● **Given entries**:
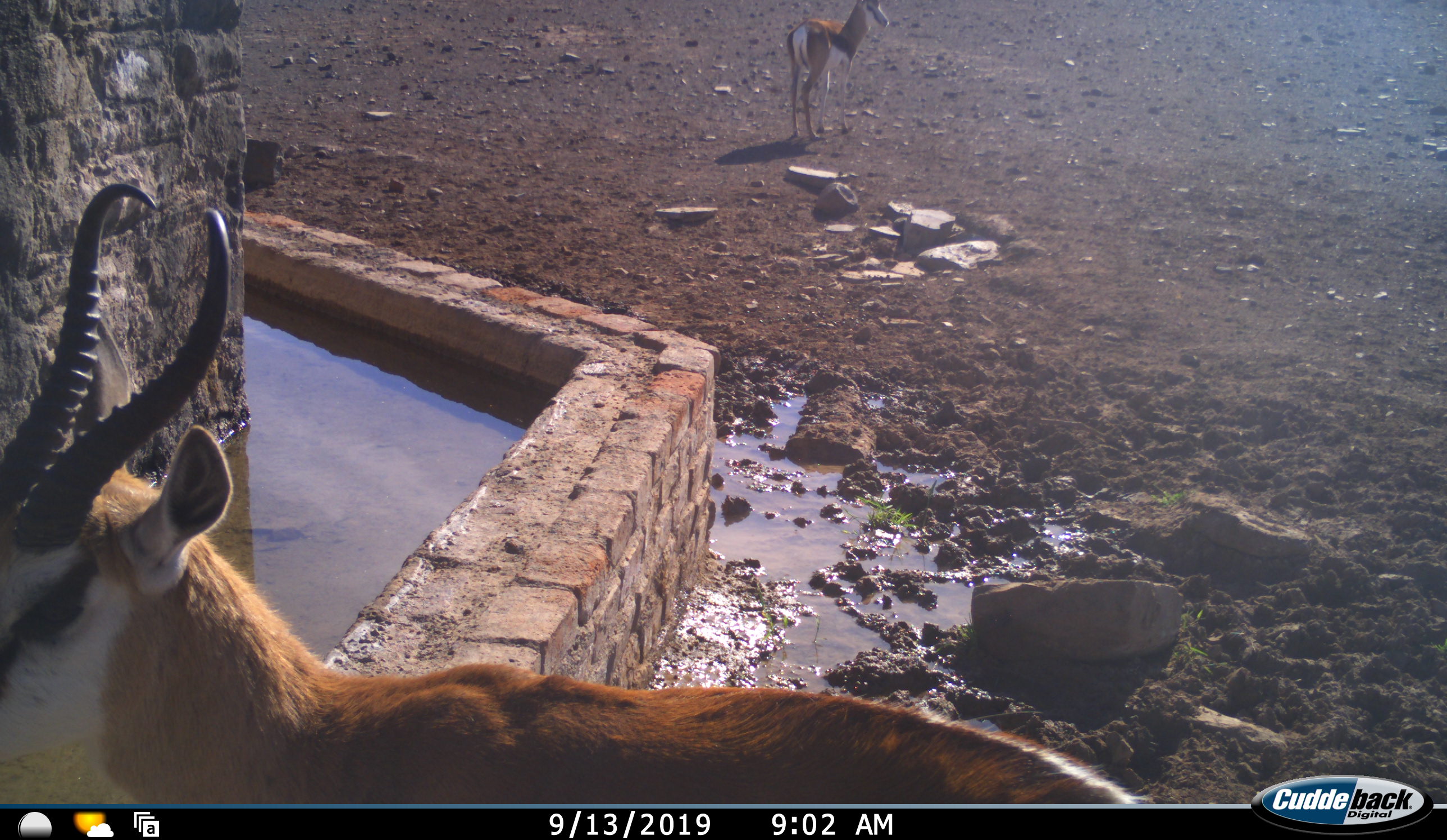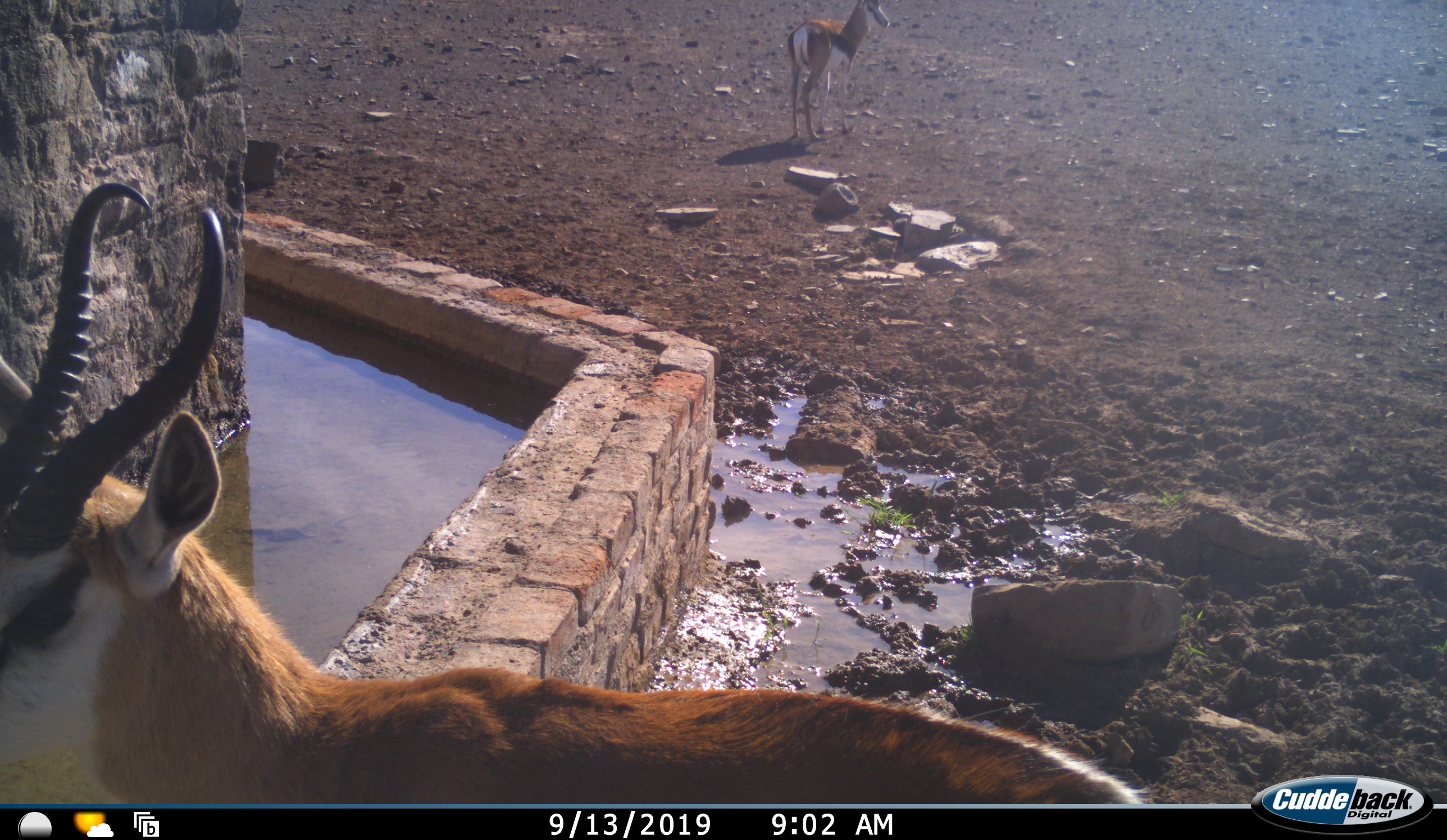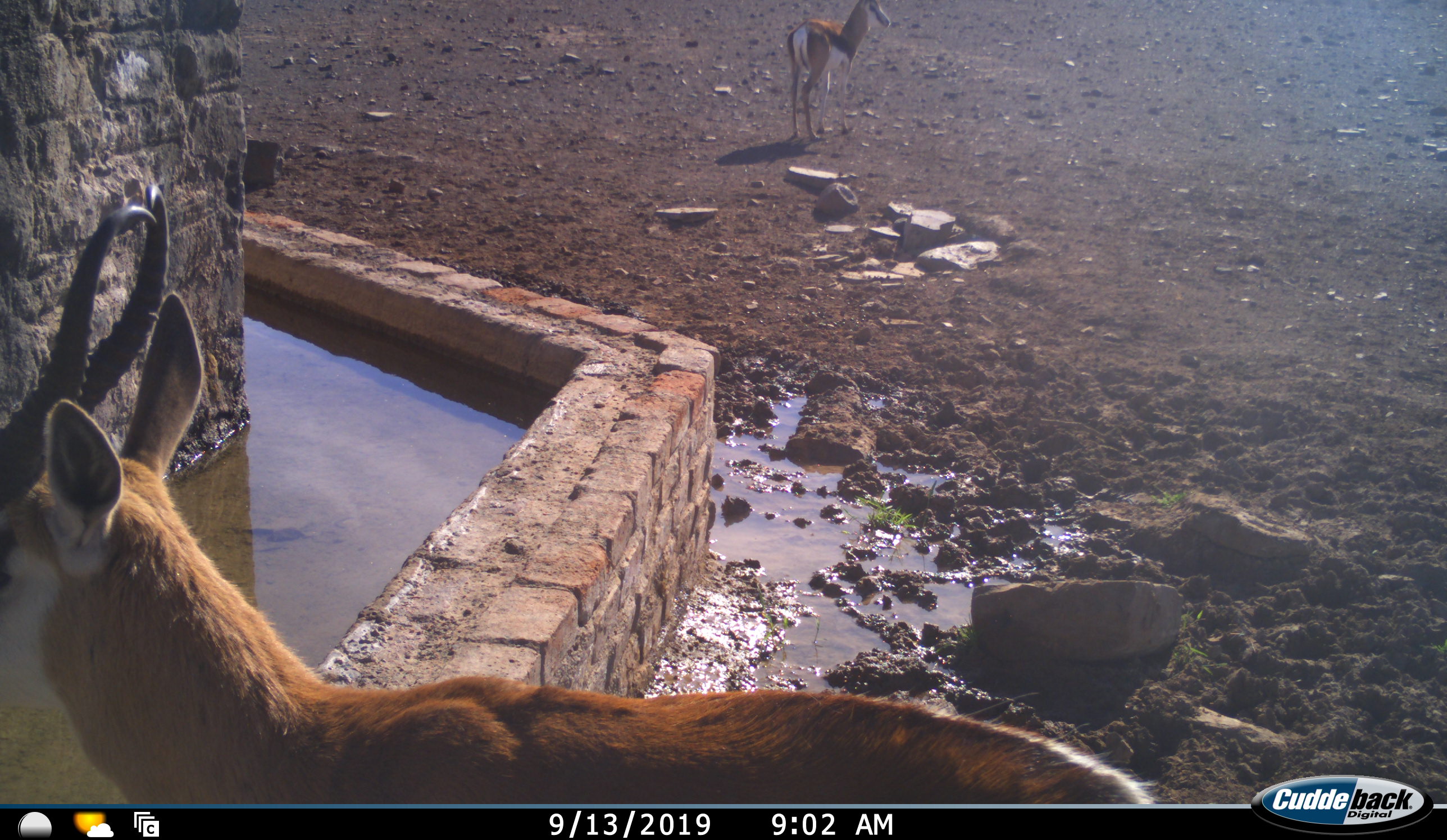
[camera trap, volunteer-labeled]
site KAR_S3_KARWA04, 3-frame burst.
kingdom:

...

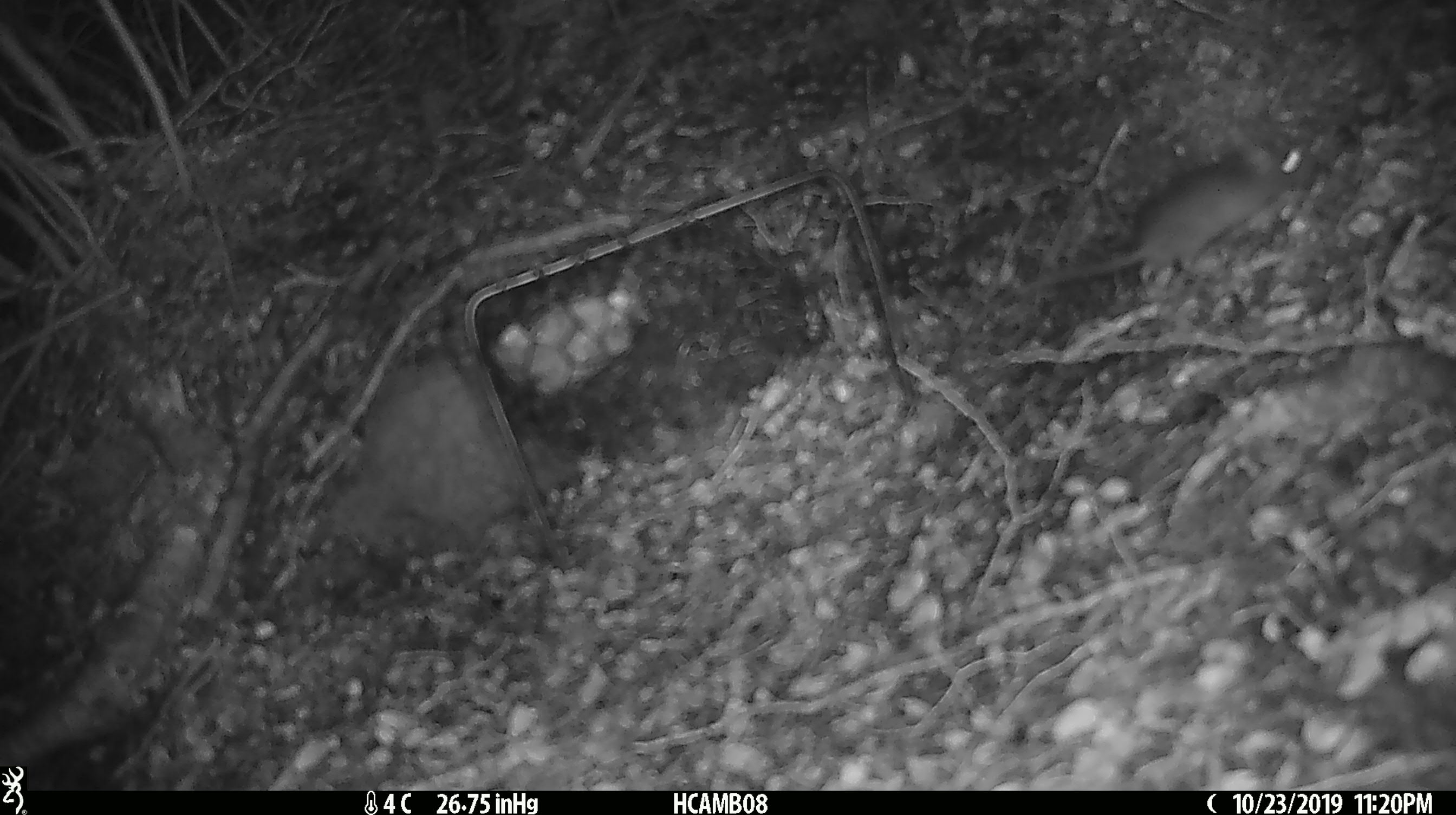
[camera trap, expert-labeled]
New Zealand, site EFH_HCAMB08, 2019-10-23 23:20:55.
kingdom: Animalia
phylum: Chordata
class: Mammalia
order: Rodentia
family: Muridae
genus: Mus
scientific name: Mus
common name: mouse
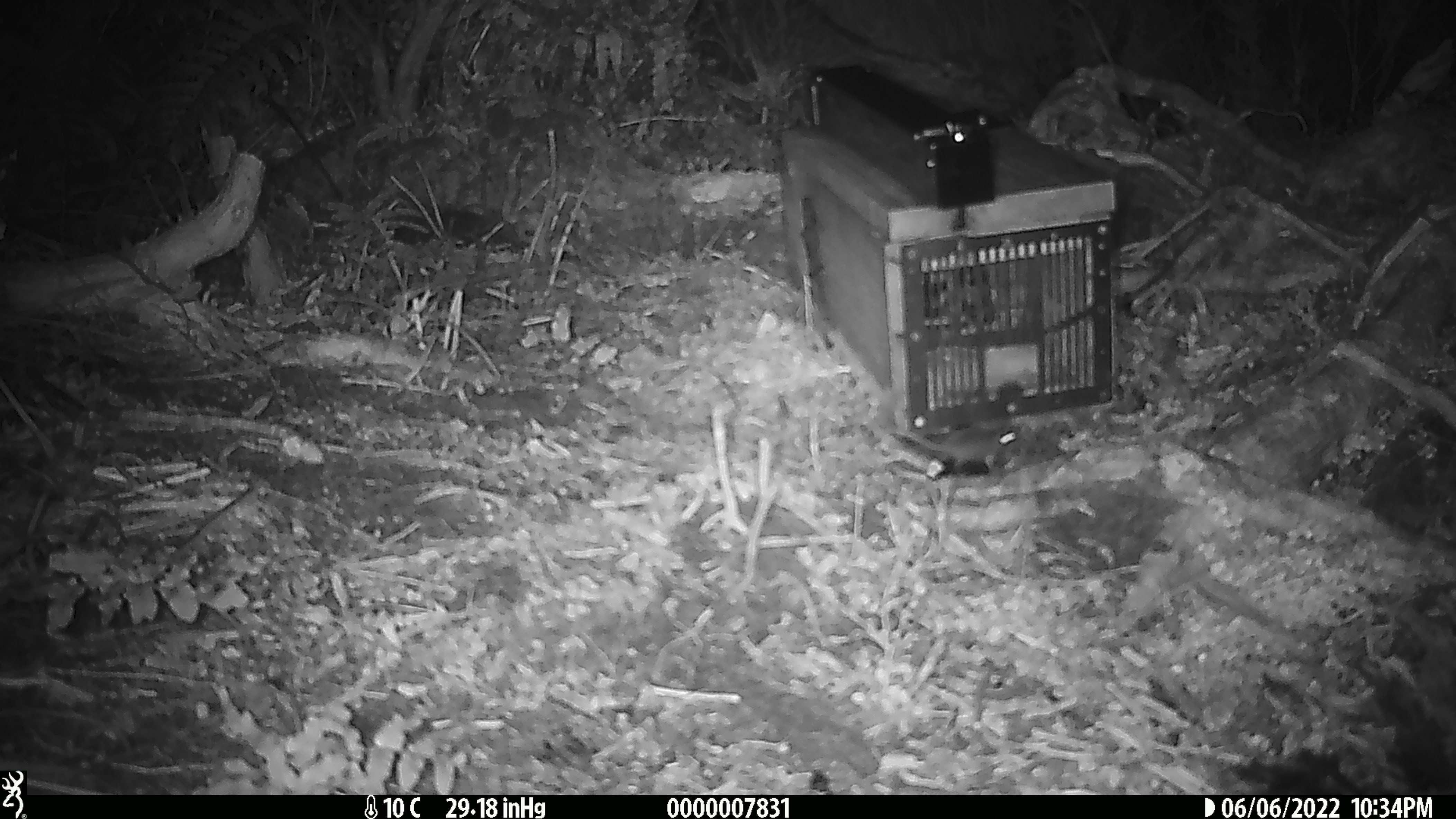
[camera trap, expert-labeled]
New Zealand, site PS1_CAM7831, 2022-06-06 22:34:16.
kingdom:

--

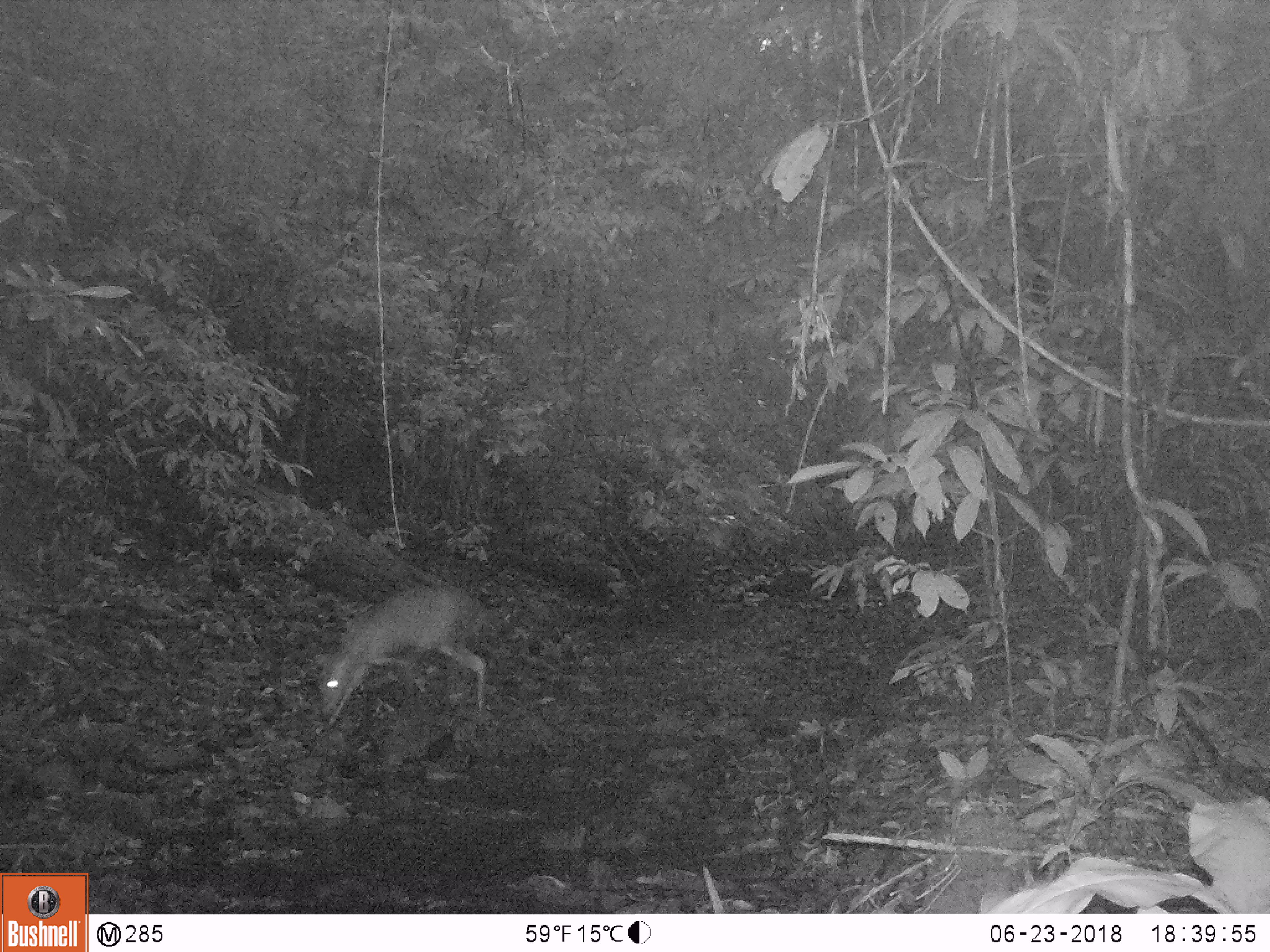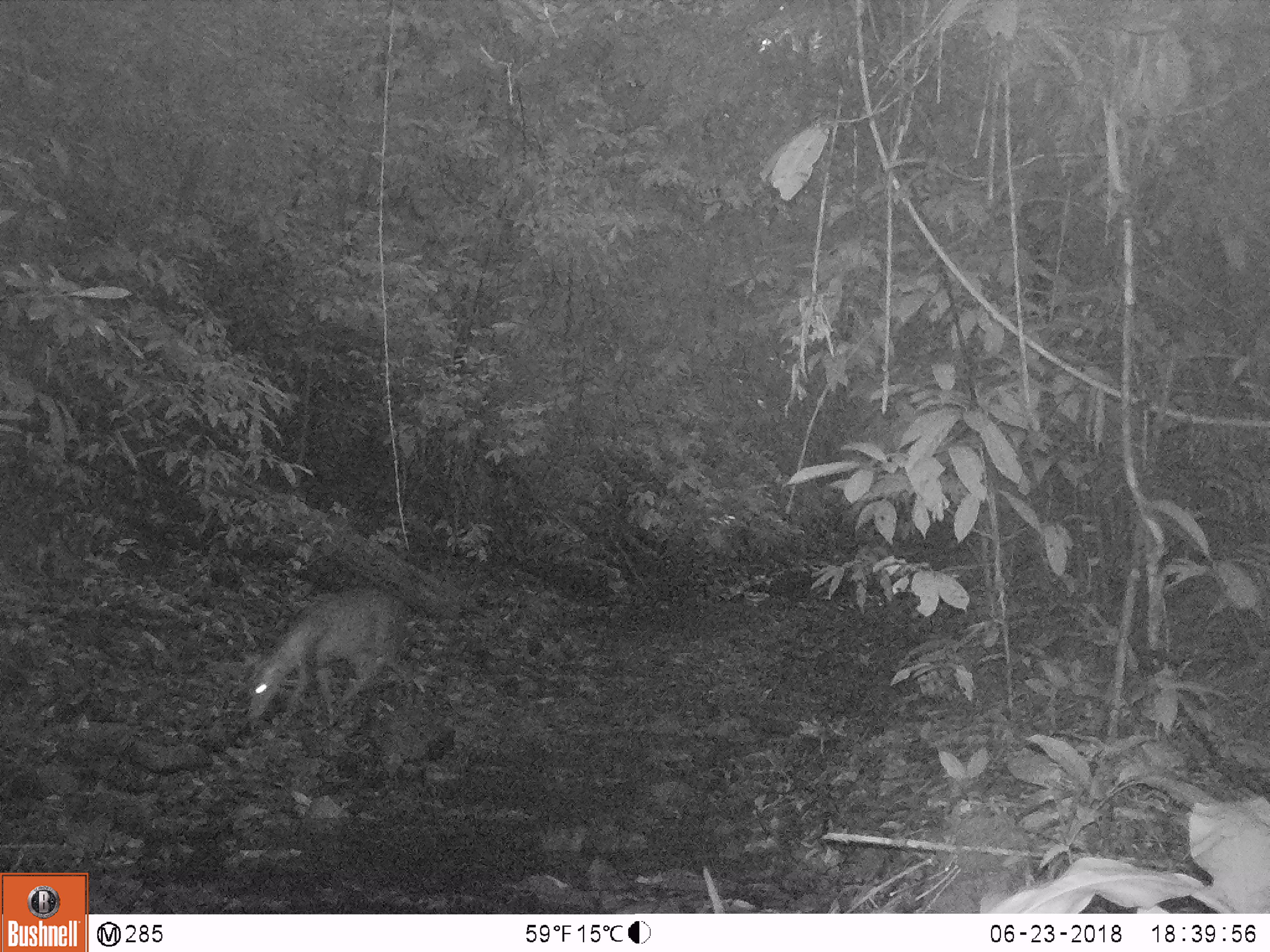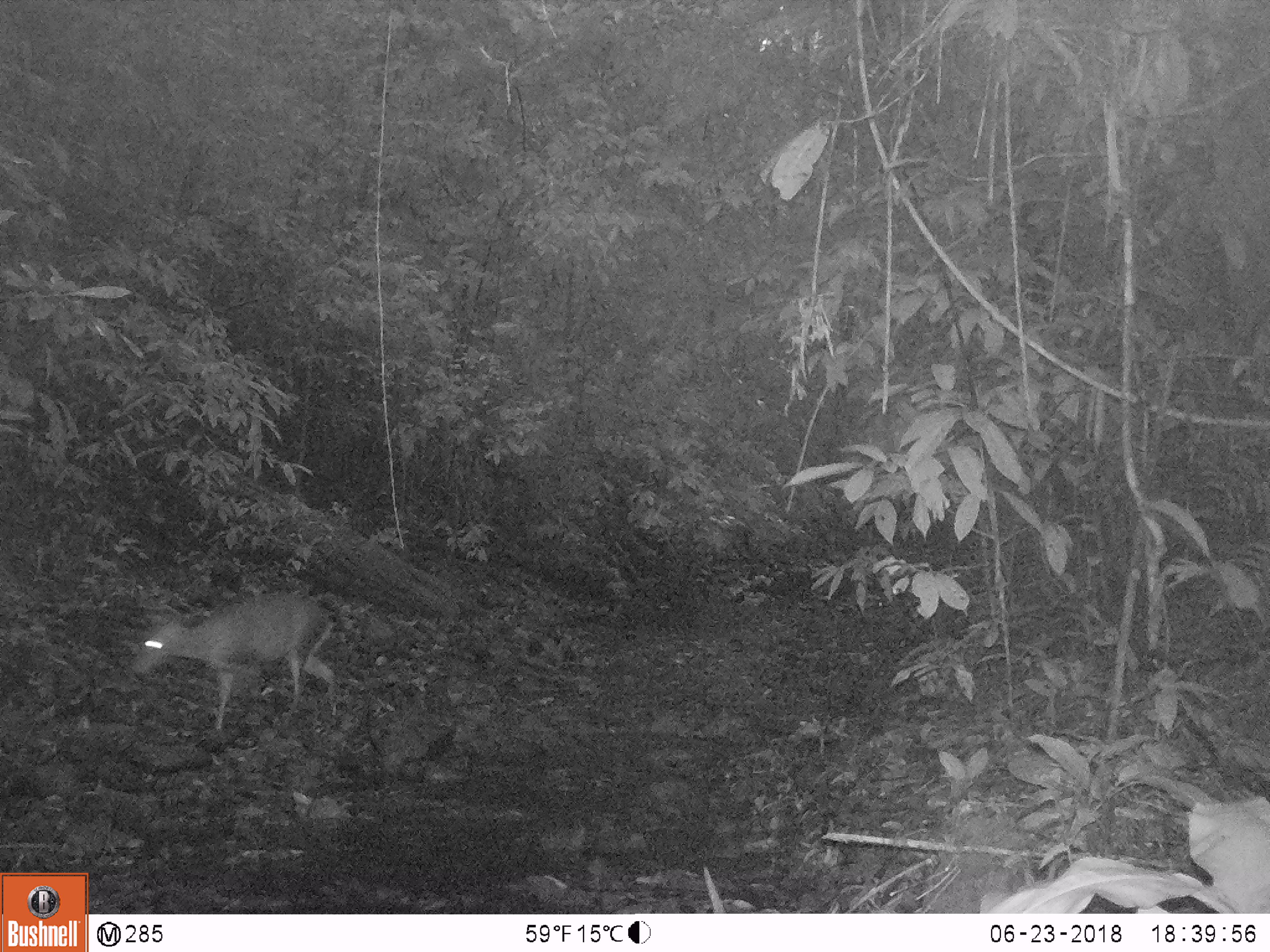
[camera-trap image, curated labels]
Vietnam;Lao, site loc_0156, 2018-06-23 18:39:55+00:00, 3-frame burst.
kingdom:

● **Requirement**: Copy only the lines in the listing that contain "camera".

● **Response box**:
[camera trap, volunteer-labeled]
[camera trap, expert-labeled]
[camera trap, expert-labeled]
[camera-trap image, curated labels]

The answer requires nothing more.